A new research paper by the University of South Australia explores generational differences in property tenure in Australia.
The study showed that older generations - namely the so-called Silent Generation (born between 1925 and 1945) and Baby Boomers (born between 1946 and 1964) - were far more likely to be homeowners than younger Australians.
Over three census periods (2006, 2011 and 2016) researchers found that 80 per cent of older generations were long-standing homeowners compared to only about 50 percent of Millennials (born 1981 to 1996).
In addition, the research found 68 per cent of Baby Boomers owned their own home by age 30-34 compared with 50 per cent of Millennials at the same age.
Lead researcher, Dr Braam Lowies says the research highlights how government policies designed to protect one generation, can hinder another.
In Australia, owning your own home has always been the great Aussie dream. But each year, this dream is becoming further out of reach for younger Australians,” Dr Lowies says.
“Australia has an ageing population, the majority of whom report a desire to ‘age in place’ - to live in the community with some independence, rather than in residential care.
“And with growing support from the government – such as home support programs and home care packages – older people can do this with greater confidence and security.
Yet on the other end of the age spectrum, Millennials are finding themselves locked-out of the market as the Silent Generation and Baby Boomers retain a significant portion of the housing stock, much of which has considerable value and development potential due to its lot size and location.
“For Millennials, this limits their housing options, creating severe housing tenure inequalities.
“The consequence is that younger people are frequently compelled to revert to the parental home or the rental market - and this is despite government grants to support first home buyers.”
"Review of policy needed"
Property expert, the University of South Australia’s Peter Rossini, says more nuanced housing policies are needed to address intergenerational differences.
“With more than 15 per cent of the population (3.7 million) aged over 65, and estimations that this will grow to 22 per cent (8.7 million) by 2056, the conundrum of one generation impeding another is not going away any time soon,” Rossini says.
“Having bipolar housing scenarios across generations is a demonstration of how the current system is unbalanced. It’s an unsustainable position and one that requires a review of current housing policy to deliver more refined and considered outcomes for all.”
Comment from our CEO
Downsizing.com.au CEO Amanda Graham said that, while many older Australians were keen to stay in their own homes as an alternative to going into an aged care facility, increasingly more people are now arriving at the retirement stage of life with very large mortgages on their homes which were unsustainable in retirement.
“For many people, selling up to release home equity and moving to lower cost housing is the only way to retire from full time employment.
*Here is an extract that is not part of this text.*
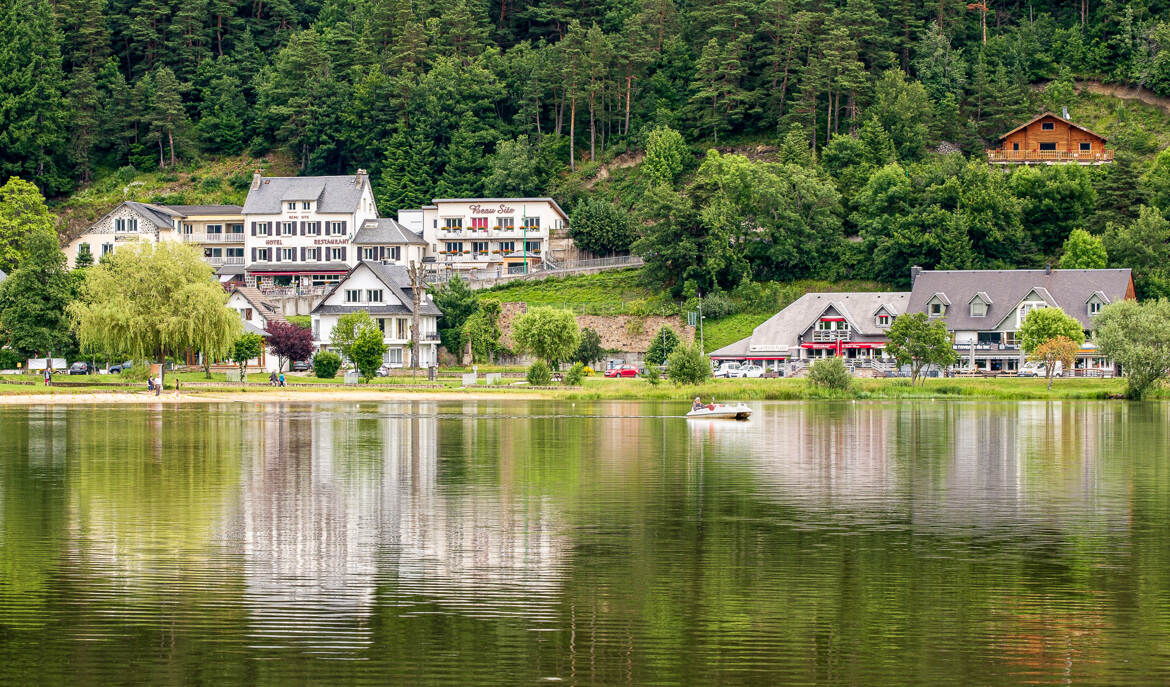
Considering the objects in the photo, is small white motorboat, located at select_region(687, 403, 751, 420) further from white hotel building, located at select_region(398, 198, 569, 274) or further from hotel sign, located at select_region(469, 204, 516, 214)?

The access to this equity is also a way to help their adult children with home deposits which is increasingly common.
“While increases in property values over the past 30 years mean that homeowners have accumulated significant wealth, at least on paper, the reality is that there are many complex financial decisions to be made which are extremely difficult to navigate.”
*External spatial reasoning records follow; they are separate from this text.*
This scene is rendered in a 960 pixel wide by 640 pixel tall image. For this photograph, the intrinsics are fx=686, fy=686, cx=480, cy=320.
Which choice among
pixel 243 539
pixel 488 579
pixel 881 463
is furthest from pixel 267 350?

“Our own research has found that stamp duty, the way the pension asset and income tests work and the lack of suitable age-appropriate housing are major inhibitors to downsizing,” Ms Graham said.
“Escalating home prices over many years have led to a situation where it is now very difficult for younger generations to buy a home in Australia. This is very much a structural and policy outcome, and it’s not helpful to simply blame older Australians for the housing access issues faced by the rest of the population.”
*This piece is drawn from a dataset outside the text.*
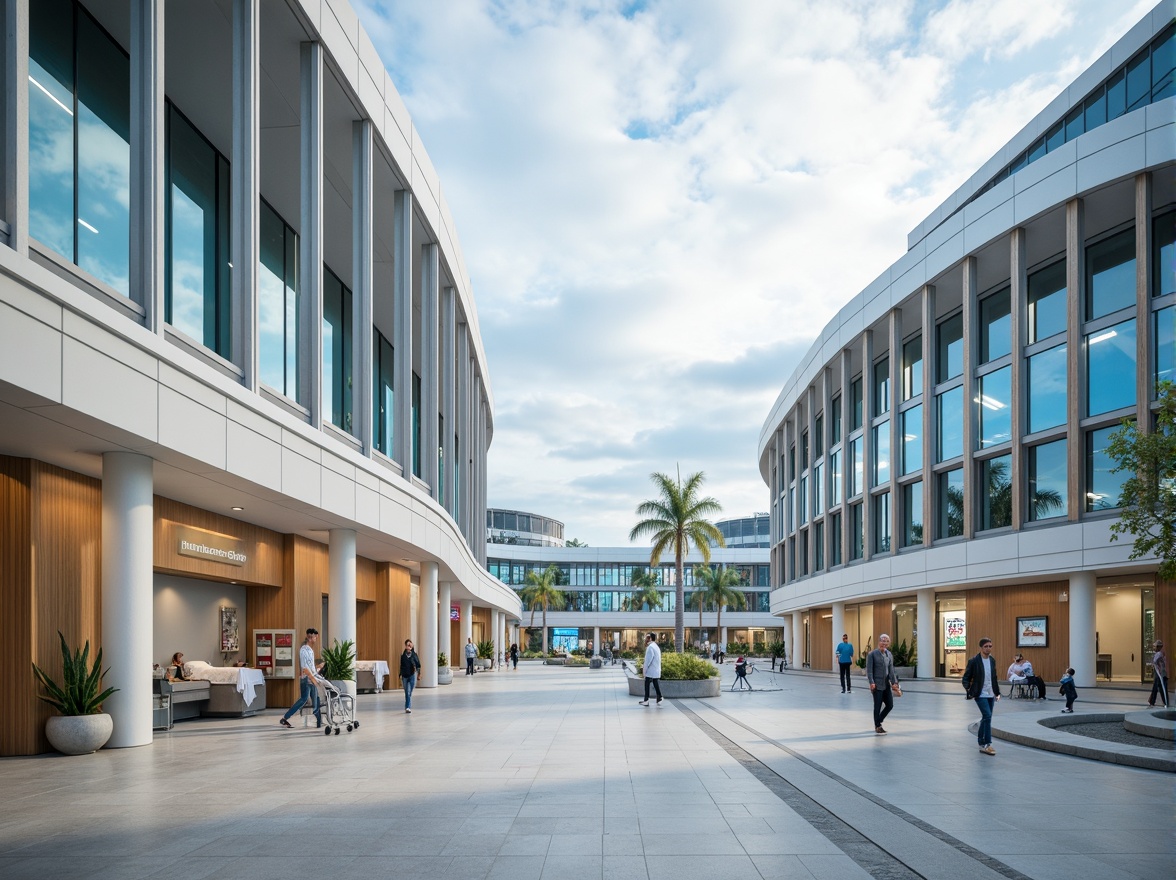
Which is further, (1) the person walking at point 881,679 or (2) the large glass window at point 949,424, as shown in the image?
(2) the large glass window at point 949,424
“The research seems to assume that home care can only be provided for those staying in the family home, and is therefore an inhibitor to downsizing. The reality is that people can continue to receive home care after downsizing, in any type of housing including retirement villages and land lease communities.”
“Home Care is a much more desirable and cost effective alternative to placing older people in an aged care facility as people now live longer and more healthy, active lives than they used to. As our population ages, reducing Home Care support is most definitely not the solution to the question of housing affordability in Australia.”
“There are many other policy responses which can help, including planning for suitable housing stock and asset tests around pension eligibility which better support the downsizing decision of older Australians.
“Framing the discussion as one generation against another can be misleading and unnecessarily inflammatory and doesn’t reflect the reality of why certain housing decisions are made by over 50s.”